Change "carved corbel" to "stone bracket" wherever it occurs in the material and leave everything else unchanged.

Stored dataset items

· · · · · · ·

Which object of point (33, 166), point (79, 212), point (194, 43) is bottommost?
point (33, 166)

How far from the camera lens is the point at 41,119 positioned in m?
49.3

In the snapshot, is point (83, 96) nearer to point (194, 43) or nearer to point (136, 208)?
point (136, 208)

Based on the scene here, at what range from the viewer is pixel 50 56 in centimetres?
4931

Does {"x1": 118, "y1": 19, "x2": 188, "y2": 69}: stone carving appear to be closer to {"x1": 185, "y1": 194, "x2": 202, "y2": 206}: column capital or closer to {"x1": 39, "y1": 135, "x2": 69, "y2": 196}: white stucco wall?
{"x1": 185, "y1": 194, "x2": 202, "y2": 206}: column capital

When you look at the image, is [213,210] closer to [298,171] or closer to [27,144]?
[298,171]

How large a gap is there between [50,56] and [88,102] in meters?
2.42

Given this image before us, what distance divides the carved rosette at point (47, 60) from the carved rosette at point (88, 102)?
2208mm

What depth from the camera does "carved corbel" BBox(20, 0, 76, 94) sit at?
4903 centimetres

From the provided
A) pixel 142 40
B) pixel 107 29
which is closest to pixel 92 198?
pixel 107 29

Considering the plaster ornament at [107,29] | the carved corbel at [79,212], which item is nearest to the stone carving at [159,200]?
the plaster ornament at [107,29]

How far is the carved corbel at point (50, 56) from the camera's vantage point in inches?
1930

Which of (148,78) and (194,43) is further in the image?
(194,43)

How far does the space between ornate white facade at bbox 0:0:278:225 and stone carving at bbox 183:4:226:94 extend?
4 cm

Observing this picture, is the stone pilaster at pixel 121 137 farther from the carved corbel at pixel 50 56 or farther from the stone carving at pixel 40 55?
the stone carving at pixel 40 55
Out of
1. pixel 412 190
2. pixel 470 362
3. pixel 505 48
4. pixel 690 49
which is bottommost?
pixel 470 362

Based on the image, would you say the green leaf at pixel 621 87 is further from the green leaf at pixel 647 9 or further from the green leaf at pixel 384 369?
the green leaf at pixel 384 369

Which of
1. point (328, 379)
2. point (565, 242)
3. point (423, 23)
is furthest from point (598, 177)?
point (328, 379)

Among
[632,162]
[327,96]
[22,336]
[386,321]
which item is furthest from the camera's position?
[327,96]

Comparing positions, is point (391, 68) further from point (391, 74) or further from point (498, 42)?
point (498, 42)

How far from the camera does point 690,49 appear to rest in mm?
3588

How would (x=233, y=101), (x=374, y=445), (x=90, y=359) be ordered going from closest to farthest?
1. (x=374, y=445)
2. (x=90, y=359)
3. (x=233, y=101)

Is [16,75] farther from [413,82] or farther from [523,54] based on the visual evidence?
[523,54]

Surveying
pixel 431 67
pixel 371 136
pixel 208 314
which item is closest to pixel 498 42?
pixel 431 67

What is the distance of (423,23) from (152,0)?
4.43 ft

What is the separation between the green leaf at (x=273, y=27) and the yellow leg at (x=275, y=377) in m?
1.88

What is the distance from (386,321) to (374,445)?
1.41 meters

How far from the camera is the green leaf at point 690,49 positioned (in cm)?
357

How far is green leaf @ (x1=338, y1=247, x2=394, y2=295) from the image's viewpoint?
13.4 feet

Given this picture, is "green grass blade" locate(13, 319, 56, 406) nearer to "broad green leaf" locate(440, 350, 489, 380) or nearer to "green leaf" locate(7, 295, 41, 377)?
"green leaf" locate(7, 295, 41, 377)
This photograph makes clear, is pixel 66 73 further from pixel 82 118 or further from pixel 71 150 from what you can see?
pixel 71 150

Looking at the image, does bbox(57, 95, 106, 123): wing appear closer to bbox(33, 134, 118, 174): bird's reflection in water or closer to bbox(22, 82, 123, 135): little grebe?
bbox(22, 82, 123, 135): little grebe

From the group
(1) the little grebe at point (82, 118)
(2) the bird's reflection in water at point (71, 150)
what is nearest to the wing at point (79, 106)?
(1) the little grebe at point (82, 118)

· · · · · · ·

Expected output
Which object of point (33, 166), point (79, 212), point (194, 43) is bottommost?
point (33, 166)

How far from the camera lens is the point at 41,119 positioned in m?
49.3

In the snapshot, is point (83, 96) nearer to point (194, 43) or nearer to point (136, 208)?
point (136, 208)

Based on the scene here, at what range from the viewer is pixel 50 56 in centimetres?
4931

Does {"x1": 118, "y1": 19, "x2": 188, "y2": 69}: stone carving appear to be closer to {"x1": 185, "y1": 194, "x2": 202, "y2": 206}: column capital or closer to {"x1": 39, "y1": 135, "x2": 69, "y2": 196}: white stucco wall?
{"x1": 185, "y1": 194, "x2": 202, "y2": 206}: column capital

When you look at the image, is [213,210] closer to [298,171] or closer to [27,144]?
[298,171]

How large a gap is there between [50,56] and [88,102] in meters?
2.42

Given this image before us, what distance divides the carved rosette at point (47, 60) from the carved rosette at point (88, 102)?
2208mm

What depth from the camera does "stone bracket" BBox(20, 0, 76, 94) sit at?
4903 centimetres

From the provided
A) pixel 142 40
B) pixel 107 29
which is closest to pixel 92 198?
pixel 107 29

Considering the plaster ornament at [107,29] | the stone bracket at [79,212], which item is nearest to the stone carving at [159,200]?
the plaster ornament at [107,29]

How far is the stone bracket at point (50, 56) from the camera's vantage point in inches?
1930

Which of (148,78) and (194,43) is further in the image?
(194,43)

How far does the space between ornate white facade at bbox 0:0:278:225 and stone carving at bbox 183:4:226:94 extend?
4 cm

Observing this picture, is the stone pilaster at pixel 121 137 farther from the stone bracket at pixel 50 56 or farther from the stone carving at pixel 40 55?
the stone carving at pixel 40 55
Out of
1. pixel 412 190
2. pixel 470 362
3. pixel 505 48
4. pixel 690 49
which is bottommost?
pixel 470 362

Based on the image, would you say the green leaf at pixel 621 87 is further from the green leaf at pixel 647 9 or further from the green leaf at pixel 384 369?
the green leaf at pixel 384 369

Which of
1. point (328, 379)
2. point (565, 242)
3. point (423, 23)
is furthest from point (598, 177)?
point (328, 379)

Among
[632,162]
[327,96]
[22,336]
[386,321]
which item is furthest from the camera's position?
[327,96]

Comparing positions, is point (391, 68) further from point (391, 74) or further from point (498, 42)?
point (498, 42)

How far from the camera does point 690,49 appear to rest in mm?
3588

How would (x=233, y=101), (x=374, y=445), (x=90, y=359) be ordered going from closest to farthest?
1. (x=374, y=445)
2. (x=90, y=359)
3. (x=233, y=101)

Is [16,75] farther from [413,82] or farther from [523,54] based on the visual evidence?
[523,54]

Surveying
pixel 431 67
pixel 371 136
pixel 208 314
which item is closest to pixel 498 42?
pixel 431 67

What is the distance of (423,23) from (152,0)?
4.43 ft

What is the separation between the green leaf at (x=273, y=27) and the yellow leg at (x=275, y=377) in m?
1.88

What is the distance from (386,321) to (374,445)?
1.41 meters

How far from the camera is the green leaf at point 690,49 positioned (in cm)?
357

How far is green leaf @ (x1=338, y1=247, x2=394, y2=295) from the image's viewpoint?
13.4 feet

Given this picture, is "green grass blade" locate(13, 319, 56, 406) nearer to "broad green leaf" locate(440, 350, 489, 380) or nearer to "green leaf" locate(7, 295, 41, 377)?
"green leaf" locate(7, 295, 41, 377)
This photograph makes clear, is pixel 66 73 further from pixel 82 118 or further from pixel 71 150 from what you can see?
pixel 71 150

Looking at the image, does bbox(57, 95, 106, 123): wing appear closer to bbox(33, 134, 118, 174): bird's reflection in water or closer to bbox(22, 82, 123, 135): little grebe?
bbox(22, 82, 123, 135): little grebe

From the group
(1) the little grebe at point (82, 118)
(2) the bird's reflection in water at point (71, 150)
what is nearest to the wing at point (79, 106)?
(1) the little grebe at point (82, 118)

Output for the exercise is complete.